The concept of weakly connected components is natural and simple, two nodes belong to the same component if a path between them exists in a given graph. Otherwise, we say those nodes are disconnected.

This query module should be provided as a shared object (.so) file called connectivity.so. Assuming the standard installation on Debian, that file should be located in /usr/lib/memgraph/query_modules. Again, we can simply run Memgraph with the following command:

systemctl start memgraph

When using Docker, the equivalent would be the following:

docker run -p 7687:7687 \
-v mg_lib:/var/lib/memgraph -v mg_log:/var/log/memgraph -v mg_etc:/etc/memgraph \
memgraph

Suppose that Memgraph is currently storing a graph as depicted in the figure below where numbers in the vertices are stored as properties in the graph.

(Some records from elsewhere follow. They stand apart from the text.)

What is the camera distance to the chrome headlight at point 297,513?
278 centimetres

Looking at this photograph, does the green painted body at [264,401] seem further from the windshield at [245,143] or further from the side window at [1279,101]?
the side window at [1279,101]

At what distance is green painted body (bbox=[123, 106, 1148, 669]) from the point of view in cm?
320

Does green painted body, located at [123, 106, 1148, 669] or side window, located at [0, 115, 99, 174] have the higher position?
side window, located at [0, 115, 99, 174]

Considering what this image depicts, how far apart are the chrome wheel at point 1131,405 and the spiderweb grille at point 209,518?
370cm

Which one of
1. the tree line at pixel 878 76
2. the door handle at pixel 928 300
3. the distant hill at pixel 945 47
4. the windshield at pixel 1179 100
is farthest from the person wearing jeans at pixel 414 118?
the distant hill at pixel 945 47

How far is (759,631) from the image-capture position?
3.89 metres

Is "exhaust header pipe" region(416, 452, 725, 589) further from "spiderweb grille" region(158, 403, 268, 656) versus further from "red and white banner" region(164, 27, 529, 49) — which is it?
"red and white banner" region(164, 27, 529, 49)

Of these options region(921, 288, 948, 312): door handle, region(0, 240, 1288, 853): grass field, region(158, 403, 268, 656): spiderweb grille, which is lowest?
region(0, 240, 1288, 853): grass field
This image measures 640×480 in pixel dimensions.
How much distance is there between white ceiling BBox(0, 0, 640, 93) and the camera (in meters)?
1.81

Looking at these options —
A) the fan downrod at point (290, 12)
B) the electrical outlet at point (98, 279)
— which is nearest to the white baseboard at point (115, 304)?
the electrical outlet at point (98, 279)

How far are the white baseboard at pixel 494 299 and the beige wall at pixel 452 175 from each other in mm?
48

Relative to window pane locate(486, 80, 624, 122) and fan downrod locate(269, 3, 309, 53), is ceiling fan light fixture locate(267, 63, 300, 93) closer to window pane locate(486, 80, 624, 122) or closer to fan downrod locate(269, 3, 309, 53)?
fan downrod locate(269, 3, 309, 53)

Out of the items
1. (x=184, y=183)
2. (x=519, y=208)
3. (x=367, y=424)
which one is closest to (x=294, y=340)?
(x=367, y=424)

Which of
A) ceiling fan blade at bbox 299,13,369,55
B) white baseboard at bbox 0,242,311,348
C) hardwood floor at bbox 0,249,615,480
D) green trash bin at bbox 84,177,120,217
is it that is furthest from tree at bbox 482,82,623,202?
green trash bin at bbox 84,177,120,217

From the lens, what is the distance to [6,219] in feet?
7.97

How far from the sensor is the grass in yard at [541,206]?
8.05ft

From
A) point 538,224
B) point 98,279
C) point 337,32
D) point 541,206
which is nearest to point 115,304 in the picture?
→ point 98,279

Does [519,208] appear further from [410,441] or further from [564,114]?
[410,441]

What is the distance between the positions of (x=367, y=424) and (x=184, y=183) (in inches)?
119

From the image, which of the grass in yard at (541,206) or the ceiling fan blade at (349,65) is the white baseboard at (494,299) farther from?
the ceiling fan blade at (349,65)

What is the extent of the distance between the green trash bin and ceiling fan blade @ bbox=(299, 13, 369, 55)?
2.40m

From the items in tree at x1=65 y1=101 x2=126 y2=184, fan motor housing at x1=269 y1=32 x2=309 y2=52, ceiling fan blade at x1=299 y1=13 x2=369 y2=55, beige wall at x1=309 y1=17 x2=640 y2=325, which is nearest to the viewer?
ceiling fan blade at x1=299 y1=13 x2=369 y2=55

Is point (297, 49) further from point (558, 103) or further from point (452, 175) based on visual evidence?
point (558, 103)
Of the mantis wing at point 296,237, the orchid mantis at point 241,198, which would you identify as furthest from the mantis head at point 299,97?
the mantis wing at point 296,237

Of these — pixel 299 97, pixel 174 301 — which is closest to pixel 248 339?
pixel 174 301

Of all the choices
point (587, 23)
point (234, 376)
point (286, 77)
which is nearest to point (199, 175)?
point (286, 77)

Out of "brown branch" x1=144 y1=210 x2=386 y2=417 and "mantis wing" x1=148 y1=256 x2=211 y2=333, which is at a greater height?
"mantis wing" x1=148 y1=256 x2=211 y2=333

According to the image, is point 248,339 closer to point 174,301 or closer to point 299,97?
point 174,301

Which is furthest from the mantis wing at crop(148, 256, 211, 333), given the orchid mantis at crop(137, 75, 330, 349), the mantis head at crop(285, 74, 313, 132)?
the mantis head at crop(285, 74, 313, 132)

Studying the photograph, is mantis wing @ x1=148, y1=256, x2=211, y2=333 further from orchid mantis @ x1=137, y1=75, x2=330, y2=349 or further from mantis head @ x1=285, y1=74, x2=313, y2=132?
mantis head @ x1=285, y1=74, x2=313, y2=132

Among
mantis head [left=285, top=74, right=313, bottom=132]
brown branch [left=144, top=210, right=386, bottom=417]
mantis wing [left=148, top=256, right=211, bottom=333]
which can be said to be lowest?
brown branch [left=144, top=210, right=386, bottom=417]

This graph obviously has 4 weakly connected components.

To create the above graph, execute the following query:

CREATE (n1 {number: 1})
CREATE (n2 {number: 2})
CREATE (n3 {number: 3})
CREATE (n4 {number: 4})
CREATE (n5 {number: 5})
CREATE (n6 {number: 6})
CREATE (n7 {number: 7})
CREATE (n8 {number: 8})
CREATE (n9 {number: 9})
CREATE (n10 {number: 10})
CREATE (n11 {number: 11})
CREATE (n12 {number: 12})
CREATE (n13 {number: 13})
CREATE (n14 {number: 14})
CREATE (n15 {number: 15})
CREATE (n1)-[:e]->(n2)
CREATE (n1)-[:e]->(n3)
CREATE (n2)-[:e]->(n3)
CREATE (n5)-[:e]->(n6)
CREATE (n6)-[:e]->(n7)
CREATE (n6)-[:e]->(n8)
CREATE (n7)-[:e]->(n9)
CREATE (n7)-[:e]->(n10)
CREATE (n8)-[:e]->(n11)
CREATE (n12)-[:e]->(n13)
CREATE (n12)-[:e]->(n14)
CREATE (n12)-[:e]->(n15)
CREATE (n13)-[:e]->(n14)
CREATE (n13)-[:e]->(n15)
CREATE (n14)-[:e]->(n15);

Let's run the following query:

CALL connectivity.weak() YIELD component, id;

We should get a result similar to:

+-----------+-----------+
| component | id |
+-----------+-----------+
| 3 | 14 |
| 3 | 13 |
| 3 | 12 |
| 3 | 11 |
| 2 | 10 |
| 2 | 9 |
| 2 | 8 |
| 2 | 7 |
| 2 | 6 |
| 0 | 1 |
| 0 | 0 |
| 0 | 2 |
| 1 | 3 |
| 2 | 4 |
| 2 | 5 |
+-----------+-----------+

The procedure returns mappings from internal node IDs to components. In order to return the nodes instead of the IDs you should execute the following query:

CALL connectivity.weak() YIELD component, id MATCH (n) WHERE ID(n) = id RETURN component, n;

We should observe the following result:

+----------------+----------------+
| component | n |
+----------------+----------------+
| 3 | ({number: 15}) |
| 3 | ({number: 14}) |
| 3 | ({number: 13}) |
| 3 | ({number: 12}) |
| 2 | ({number: 11}) |
| 2 | ({number: 10}) |
| 2 | ({number: 9}) |
| 2 | ({number: 8}) |
| 2 | ({number: 7}) |
| 0 | ({number: 2}) |
| 0 | ({number: 1}) |
| 0 | ({number: 3}) |
| 1 | ({number: 4}) |
| 2 | ({number: 5}) |
| 2 | ({number: 6}) |
+----------------+----------------+

As expected, nodes numbered 1, 2, and 3 are all in one connected component, node numbered 4 is in its own component, nodes numbered 5, 6, 7, 8, 9, 10, and 11 are in another component and, finally, nodes numbered 12, 13, 14 and 15 are in the last component.